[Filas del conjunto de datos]
****************
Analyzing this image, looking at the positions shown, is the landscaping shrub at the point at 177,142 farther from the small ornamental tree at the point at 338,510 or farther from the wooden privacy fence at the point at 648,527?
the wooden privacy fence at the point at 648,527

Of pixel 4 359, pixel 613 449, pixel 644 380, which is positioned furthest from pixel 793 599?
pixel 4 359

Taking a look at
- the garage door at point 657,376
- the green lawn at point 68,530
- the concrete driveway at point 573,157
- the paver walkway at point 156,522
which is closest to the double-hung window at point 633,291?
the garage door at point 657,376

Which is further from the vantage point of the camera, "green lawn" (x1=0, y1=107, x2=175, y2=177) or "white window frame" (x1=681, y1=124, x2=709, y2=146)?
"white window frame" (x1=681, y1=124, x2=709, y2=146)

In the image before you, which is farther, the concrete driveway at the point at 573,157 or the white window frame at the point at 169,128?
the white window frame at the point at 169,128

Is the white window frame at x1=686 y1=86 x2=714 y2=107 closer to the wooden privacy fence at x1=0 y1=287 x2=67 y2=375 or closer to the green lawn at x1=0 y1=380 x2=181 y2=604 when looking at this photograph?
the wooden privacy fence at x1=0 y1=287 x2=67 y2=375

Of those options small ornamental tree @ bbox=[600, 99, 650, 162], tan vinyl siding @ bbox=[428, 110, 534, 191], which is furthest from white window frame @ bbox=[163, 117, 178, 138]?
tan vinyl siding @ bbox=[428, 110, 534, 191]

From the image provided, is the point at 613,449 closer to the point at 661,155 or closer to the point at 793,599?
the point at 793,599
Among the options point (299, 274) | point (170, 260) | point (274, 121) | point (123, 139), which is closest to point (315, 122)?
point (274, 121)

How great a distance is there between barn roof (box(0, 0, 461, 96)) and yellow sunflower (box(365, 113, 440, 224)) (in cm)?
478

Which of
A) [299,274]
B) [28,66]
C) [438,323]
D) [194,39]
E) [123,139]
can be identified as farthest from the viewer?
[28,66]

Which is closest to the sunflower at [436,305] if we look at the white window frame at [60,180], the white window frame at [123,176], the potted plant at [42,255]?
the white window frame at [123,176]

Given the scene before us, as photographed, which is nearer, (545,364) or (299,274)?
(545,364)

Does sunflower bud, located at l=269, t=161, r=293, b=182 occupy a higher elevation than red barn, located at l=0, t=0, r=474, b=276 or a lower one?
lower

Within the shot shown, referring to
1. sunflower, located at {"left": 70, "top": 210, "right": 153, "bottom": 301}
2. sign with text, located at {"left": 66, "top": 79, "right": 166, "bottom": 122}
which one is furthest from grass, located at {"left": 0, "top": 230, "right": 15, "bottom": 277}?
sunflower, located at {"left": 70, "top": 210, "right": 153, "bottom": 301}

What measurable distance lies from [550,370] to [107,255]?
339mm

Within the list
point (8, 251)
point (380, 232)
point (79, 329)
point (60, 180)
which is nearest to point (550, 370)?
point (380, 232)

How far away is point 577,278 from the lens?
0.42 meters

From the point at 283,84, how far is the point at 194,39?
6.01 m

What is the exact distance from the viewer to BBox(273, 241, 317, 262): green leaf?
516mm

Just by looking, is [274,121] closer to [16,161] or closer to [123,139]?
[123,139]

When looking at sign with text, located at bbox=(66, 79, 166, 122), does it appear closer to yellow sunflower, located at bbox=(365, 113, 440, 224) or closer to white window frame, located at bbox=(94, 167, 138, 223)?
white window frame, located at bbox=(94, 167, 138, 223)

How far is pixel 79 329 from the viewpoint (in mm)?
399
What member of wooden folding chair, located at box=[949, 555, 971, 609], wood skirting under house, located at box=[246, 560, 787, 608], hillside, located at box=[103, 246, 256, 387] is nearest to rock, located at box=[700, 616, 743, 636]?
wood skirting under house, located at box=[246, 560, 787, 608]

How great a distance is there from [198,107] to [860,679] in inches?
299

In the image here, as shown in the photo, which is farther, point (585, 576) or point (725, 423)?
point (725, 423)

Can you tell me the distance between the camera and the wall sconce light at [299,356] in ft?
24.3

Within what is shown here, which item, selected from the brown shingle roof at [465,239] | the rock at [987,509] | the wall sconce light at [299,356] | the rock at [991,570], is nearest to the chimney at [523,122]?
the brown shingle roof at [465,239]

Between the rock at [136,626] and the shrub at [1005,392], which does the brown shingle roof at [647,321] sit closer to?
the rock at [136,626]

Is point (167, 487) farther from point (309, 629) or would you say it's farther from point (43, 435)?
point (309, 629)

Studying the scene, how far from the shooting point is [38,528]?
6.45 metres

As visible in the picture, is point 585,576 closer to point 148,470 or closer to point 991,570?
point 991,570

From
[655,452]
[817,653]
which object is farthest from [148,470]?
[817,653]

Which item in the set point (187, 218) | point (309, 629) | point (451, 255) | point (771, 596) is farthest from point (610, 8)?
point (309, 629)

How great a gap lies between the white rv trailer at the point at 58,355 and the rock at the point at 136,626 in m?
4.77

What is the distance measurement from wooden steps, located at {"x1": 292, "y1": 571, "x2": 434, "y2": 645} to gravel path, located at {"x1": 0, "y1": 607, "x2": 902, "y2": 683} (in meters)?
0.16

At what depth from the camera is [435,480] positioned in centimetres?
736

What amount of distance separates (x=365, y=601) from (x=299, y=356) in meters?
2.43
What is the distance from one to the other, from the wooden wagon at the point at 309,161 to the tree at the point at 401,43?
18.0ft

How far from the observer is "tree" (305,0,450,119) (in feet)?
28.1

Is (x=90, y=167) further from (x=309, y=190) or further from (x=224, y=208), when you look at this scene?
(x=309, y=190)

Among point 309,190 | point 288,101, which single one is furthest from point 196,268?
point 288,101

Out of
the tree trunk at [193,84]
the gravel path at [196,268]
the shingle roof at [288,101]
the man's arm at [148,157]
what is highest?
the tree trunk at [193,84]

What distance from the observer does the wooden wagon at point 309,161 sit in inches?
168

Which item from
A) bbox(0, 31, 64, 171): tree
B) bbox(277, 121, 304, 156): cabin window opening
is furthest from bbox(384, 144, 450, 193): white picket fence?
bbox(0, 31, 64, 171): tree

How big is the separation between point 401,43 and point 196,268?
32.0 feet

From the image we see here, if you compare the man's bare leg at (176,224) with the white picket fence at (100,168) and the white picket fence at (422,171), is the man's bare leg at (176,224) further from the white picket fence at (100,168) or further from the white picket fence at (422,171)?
****************
Cambia "wooden wagon" por "farm cart" en los datos, desde la línea que contiene "What amount of" hasta el final, ambas puntas incluidas. Copia solo ese tramo y deja todo lo demás igual.

What amount of distance separates (x=365, y=601) from (x=299, y=356) in meters?
2.43
What is the distance from one to the other, from the farm cart at the point at 309,161 to the tree at the point at 401,43?
18.0ft

How far from the observer is "tree" (305,0,450,119) (in feet)?
28.1

Is (x=90, y=167) further from (x=309, y=190) or further from (x=224, y=208), when you look at this scene?
(x=309, y=190)

Among point 309,190 | point 288,101, which single one is furthest from point 196,268?
point 288,101

Out of
the tree trunk at [193,84]
the gravel path at [196,268]
the shingle roof at [288,101]
the man's arm at [148,157]
what is highest?
the tree trunk at [193,84]

What distance from the observer does the farm cart at point 309,161 sit in inches?
168

Which item from
A) bbox(0, 31, 64, 171): tree
B) bbox(277, 121, 304, 156): cabin window opening
is furthest from bbox(384, 144, 450, 193): white picket fence?
bbox(0, 31, 64, 171): tree

How big is the separation between point 401,43 and point 196,268?
32.0 feet

From the image we see here, if you compare the man's bare leg at (176,224) with the white picket fence at (100,168) and the white picket fence at (422,171), is the man's bare leg at (176,224) further from the white picket fence at (100,168) or further from the white picket fence at (422,171)?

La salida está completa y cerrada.